On the downside, the student newspaper reported 7 recent sexual assaults and there were numerous posters around campus urging students to speak out against sexual assaults. I also noticed several “Take Back the Night” posters around campus urging students to speak out against sexual assault, so it appears like students are talking about the issues and hopefully that will lead to change.
Our tour guide told us about several traditions on campus. There is a “secret society” with a Dooley, the mascot, who randomly enters classrooms and if he does, then the class is dismissed. They also have “Wonderful Wednesdays,” with free food, music, and club activities in the center of campus.
Emory has a great nursing program, which students do not enter until their junior year and surprisingly the majority of the nursing students do not start off at Emory for their first two years. The average nursing GPA is a 3.4. Some other stand out programs are the SIRE Scholarly Inquiry and Research at Emory where students have a lot of opportunity to do research and study abroad, the Global Medical Brigades where students go abroad and set up clinics, and the 3 +2 Engineering program in conjunction with Georgia Tech.

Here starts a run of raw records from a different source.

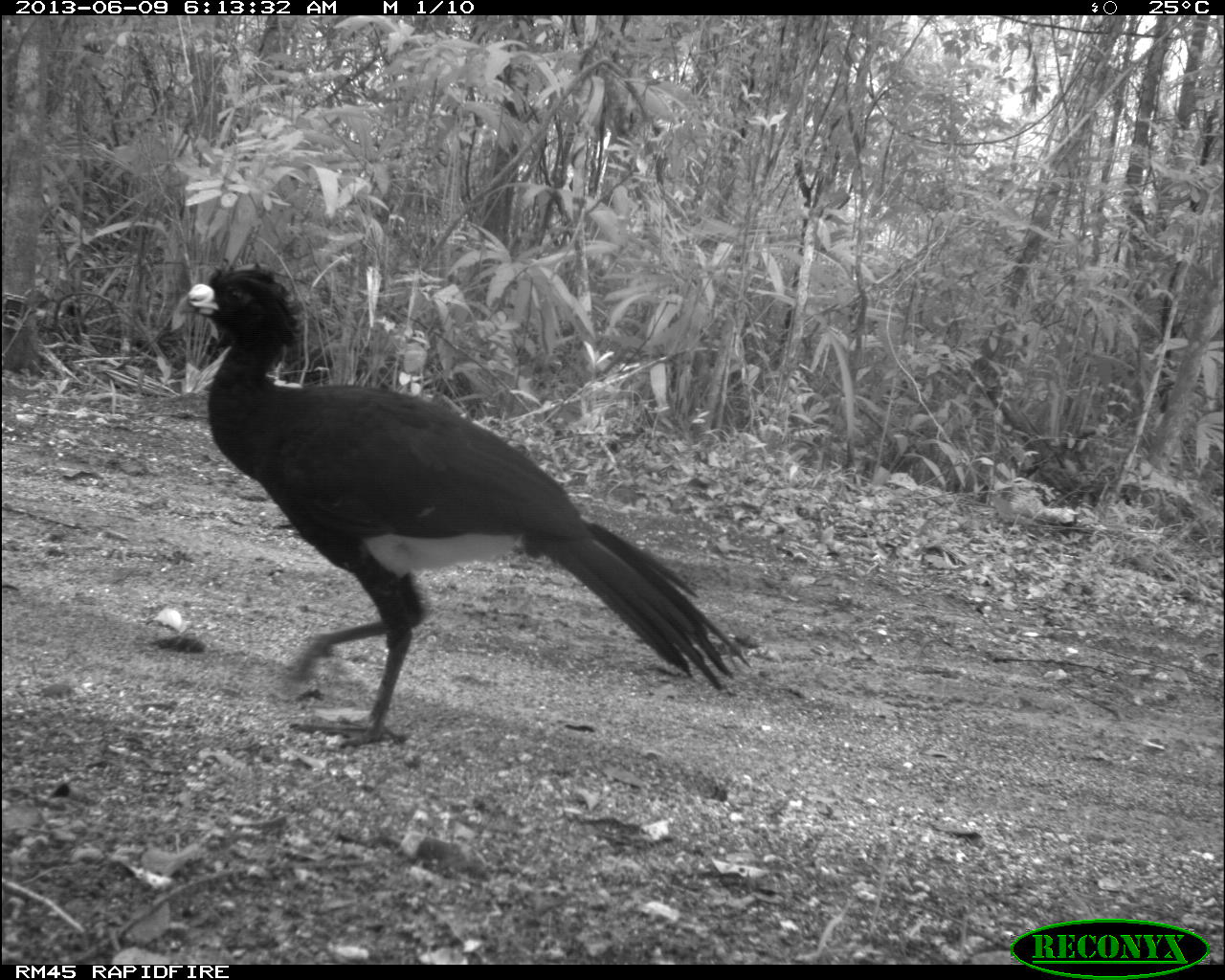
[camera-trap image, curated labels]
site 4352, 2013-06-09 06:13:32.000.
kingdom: Animalia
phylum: Chordata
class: Aves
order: Galliformes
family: Cracidae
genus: Crax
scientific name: Crax rubra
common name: great curassow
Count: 1.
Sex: male.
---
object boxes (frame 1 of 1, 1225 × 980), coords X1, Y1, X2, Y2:
crax rubra: 174, 255, 752, 751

There are two points of entry to Emory University, Emory College and Oxford College, a two-year program with 900 students located on a separate campus about 45 minutes away. Students can apply to either or both. All Oxford students come to Emory for their junior and senior year, but they must complete their first 2 years at Oxford. The average GPA is a 3.8 out of 4 with a rigorous curriculum. Emory looks for active, engaged students who will give back to the community.

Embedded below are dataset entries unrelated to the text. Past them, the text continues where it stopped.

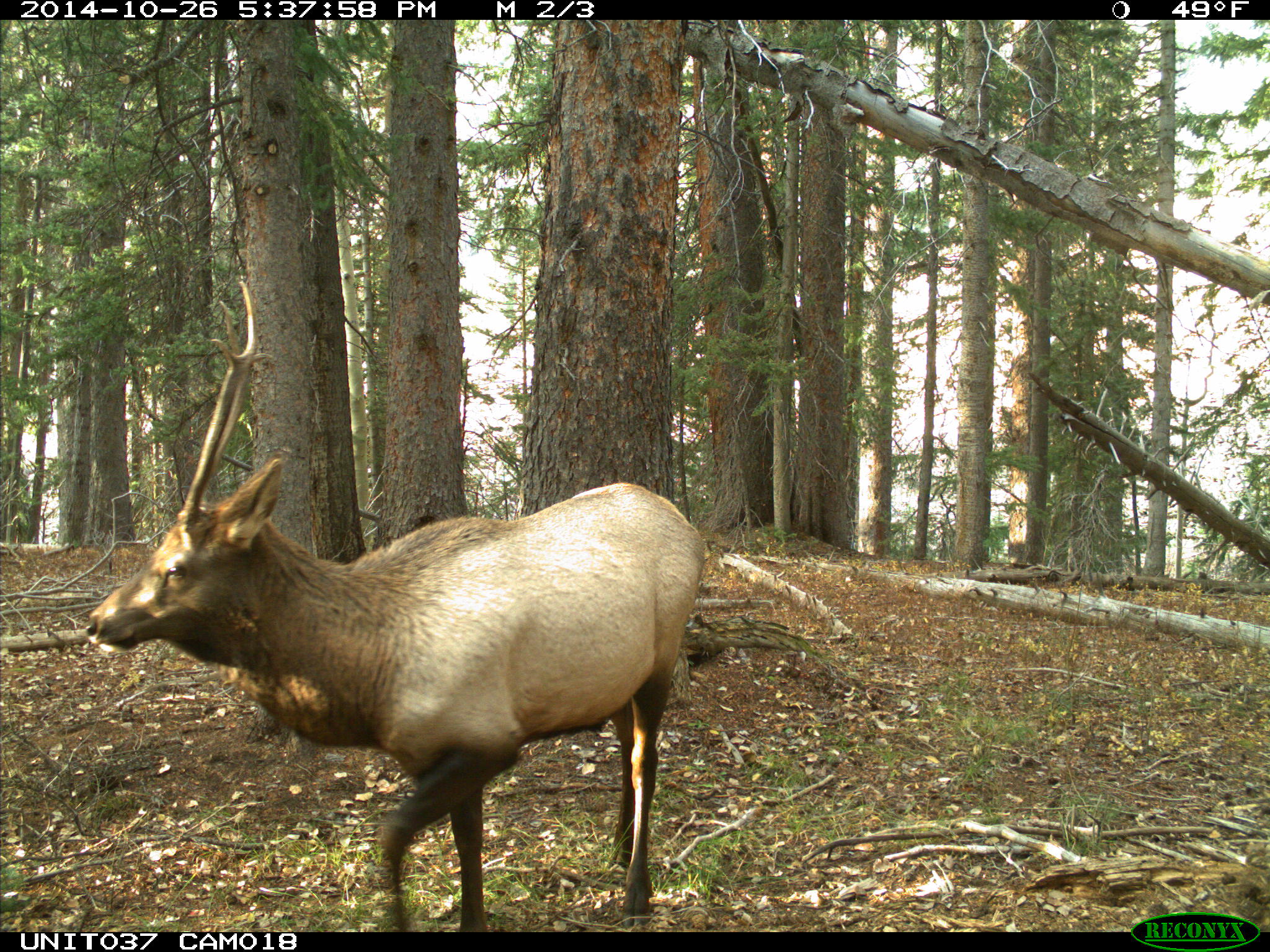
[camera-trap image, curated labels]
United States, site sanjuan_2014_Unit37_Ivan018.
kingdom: Animalia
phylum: Chordata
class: Mammalia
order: Artiodactyla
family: Cervidae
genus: Cervus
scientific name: Cervus elaphus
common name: red deer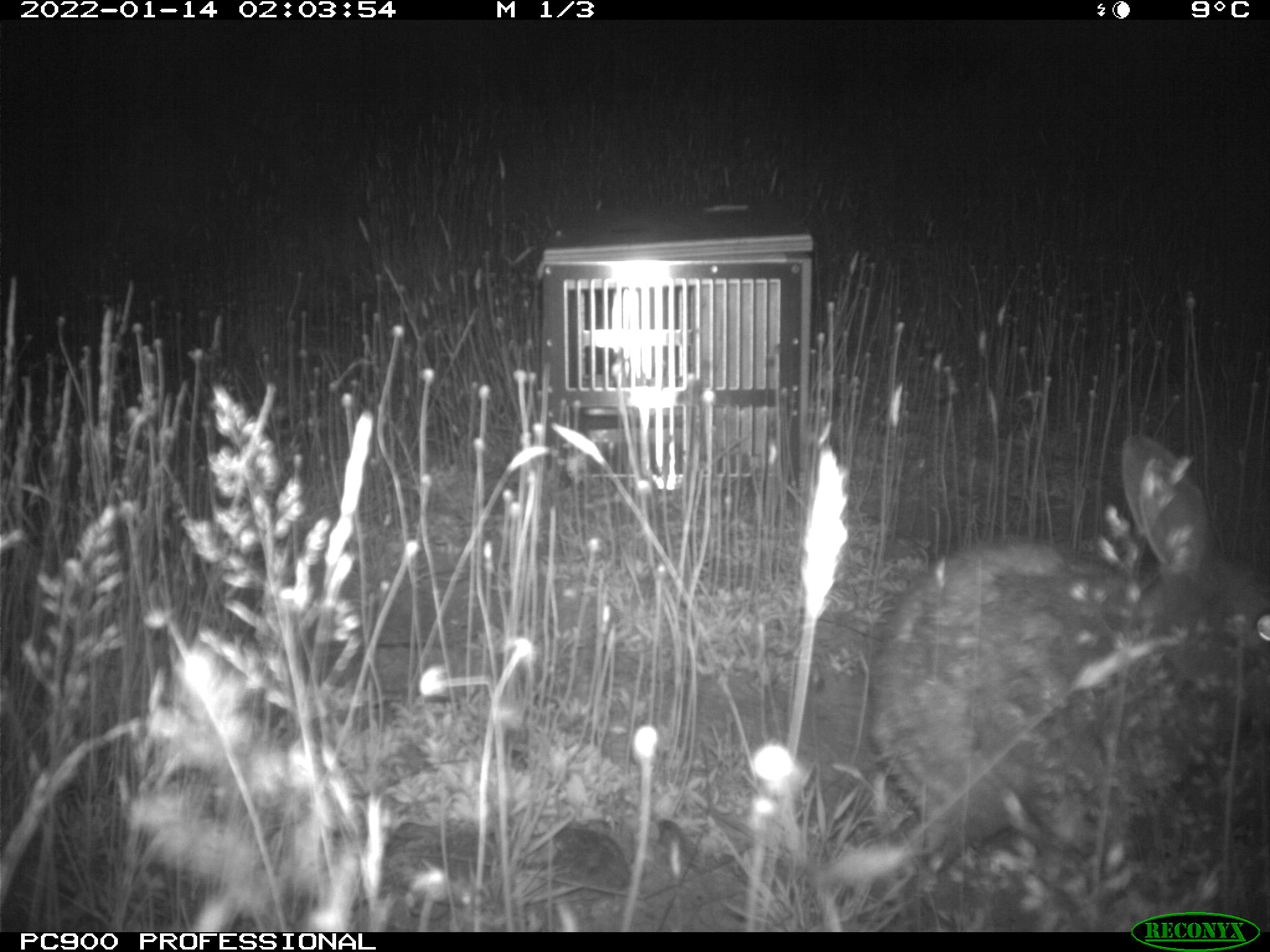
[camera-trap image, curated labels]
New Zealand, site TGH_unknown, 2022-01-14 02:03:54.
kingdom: Animalia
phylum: Chordata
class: Mammalia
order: Lagomorpha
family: Leporidae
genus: Oryctolagus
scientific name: Oryctolagus cuniculus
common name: european rabbit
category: rabbit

2/3 of students receive needs based aid (they meet 100% of demonstrated need) and Emory has a strong merit program called Emory Scholars. These are very competitive and students must be nominated by their high school guidance department in order to apply. Students can self-nominate for Oxford scholarships. Emory Scholars candidates are typically in the top 5-10% of their class and have a 33 ACT or 700 + on every section of the SAT. They must also have some type of awesome extracurricular activity that really shines. Last year there were 2,200 nominations for 300 awards.
Emory is a great school for students who want an involved, social, hard working, attractive/well groomed, diverse student body with a pretty campus right outside of a major city.
My daughter’s take: I really liked it, especially after we came back the second day and took the tour. The kids seem really happy and speak about their experience with passion. I could see myself here. I am definitely going to apply.